*Do this*. Could you edit the rows below so that every "rough tree bark" becomes "textured bark", with nothing else changed?

(Collected data)

******

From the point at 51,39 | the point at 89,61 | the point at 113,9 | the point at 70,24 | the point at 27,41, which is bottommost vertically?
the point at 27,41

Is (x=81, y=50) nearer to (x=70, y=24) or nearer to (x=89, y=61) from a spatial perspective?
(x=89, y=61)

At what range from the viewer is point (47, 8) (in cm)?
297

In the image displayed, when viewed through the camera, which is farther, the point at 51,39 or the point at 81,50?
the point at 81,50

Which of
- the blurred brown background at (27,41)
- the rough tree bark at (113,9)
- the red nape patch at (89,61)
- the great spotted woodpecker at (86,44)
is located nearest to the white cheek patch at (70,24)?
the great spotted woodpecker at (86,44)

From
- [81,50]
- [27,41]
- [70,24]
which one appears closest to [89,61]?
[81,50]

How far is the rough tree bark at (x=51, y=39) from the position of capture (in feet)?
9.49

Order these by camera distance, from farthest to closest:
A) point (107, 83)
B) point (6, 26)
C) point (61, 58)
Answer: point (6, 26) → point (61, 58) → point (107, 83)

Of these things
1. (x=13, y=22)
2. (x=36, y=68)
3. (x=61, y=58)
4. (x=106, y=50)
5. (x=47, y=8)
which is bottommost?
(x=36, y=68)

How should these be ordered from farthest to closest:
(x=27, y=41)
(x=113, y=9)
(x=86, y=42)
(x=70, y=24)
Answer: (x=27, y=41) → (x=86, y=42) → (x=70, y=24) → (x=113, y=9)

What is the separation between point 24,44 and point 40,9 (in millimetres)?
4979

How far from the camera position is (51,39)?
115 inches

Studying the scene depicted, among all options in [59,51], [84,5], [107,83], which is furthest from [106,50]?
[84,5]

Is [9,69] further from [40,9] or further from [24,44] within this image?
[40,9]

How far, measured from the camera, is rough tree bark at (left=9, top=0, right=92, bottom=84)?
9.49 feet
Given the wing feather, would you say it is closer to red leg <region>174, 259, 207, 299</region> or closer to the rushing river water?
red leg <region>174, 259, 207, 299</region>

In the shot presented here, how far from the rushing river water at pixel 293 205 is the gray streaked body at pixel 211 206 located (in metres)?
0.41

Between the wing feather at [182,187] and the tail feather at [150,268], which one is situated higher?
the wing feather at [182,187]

******

*Result for this task*.
From the point at 51,39 | the point at 89,61 | the point at 113,9 | the point at 70,24 | the point at 27,41, which is bottommost vertically?
the point at 27,41

Is (x=81, y=50) nearer to (x=70, y=24) or nearer to (x=89, y=61) from a spatial perspective?
(x=89, y=61)

At what range from the viewer is point (47, 8) (in cm)?
297

In the image displayed, when viewed through the camera, which is farther, the point at 51,39 or the point at 81,50?
the point at 81,50

Which of
- the blurred brown background at (27,41)
- the textured bark at (113,9)
- the red nape patch at (89,61)
- the great spotted woodpecker at (86,44)
is located nearest to the white cheek patch at (70,24)?
the great spotted woodpecker at (86,44)

From
- [81,50]
- [27,41]
- [70,24]
which one appears closest to [89,61]?
[81,50]

How far is the textured bark at (x=51, y=39) from the position of capture (in feet)?
9.49

Order these by camera distance, from farthest to closest:
A) point (107, 83)
B) point (6, 26)
C) point (61, 58)
Answer: point (6, 26) → point (61, 58) → point (107, 83)

Of these things
1. (x=13, y=22)
2. (x=36, y=68)
3. (x=61, y=58)
4. (x=106, y=50)
5. (x=47, y=8)
which is bottommost?
(x=36, y=68)

How should these be ordered from farthest to closest:
(x=27, y=41)
(x=113, y=9)
(x=86, y=42)
(x=70, y=24)
Answer: (x=27, y=41) → (x=86, y=42) → (x=70, y=24) → (x=113, y=9)

What is the separation between point 24,44 and point 40,9 (in millimetres)?
4979

How far from the camera position is (51,39)?
115 inches

Studying the scene depicted, among all options in [59,51], [84,5], [107,83], which is furthest from [106,50]?
[84,5]

Is [9,69] further from [40,9] or further from [24,44] within this image?
[40,9]

How far, measured from the camera, is textured bark at (left=9, top=0, right=92, bottom=84)?
9.49 feet
Given the wing feather, would you say it is closer to red leg <region>174, 259, 207, 299</region> or closer to the rushing river water?
red leg <region>174, 259, 207, 299</region>

In the shot presented here, how far from the rushing river water at pixel 293 205 is the gray streaked body at pixel 211 206 located (in metres)?
0.41

Between the wing feather at [182,187] and the tail feather at [150,268], which one is situated higher?
the wing feather at [182,187]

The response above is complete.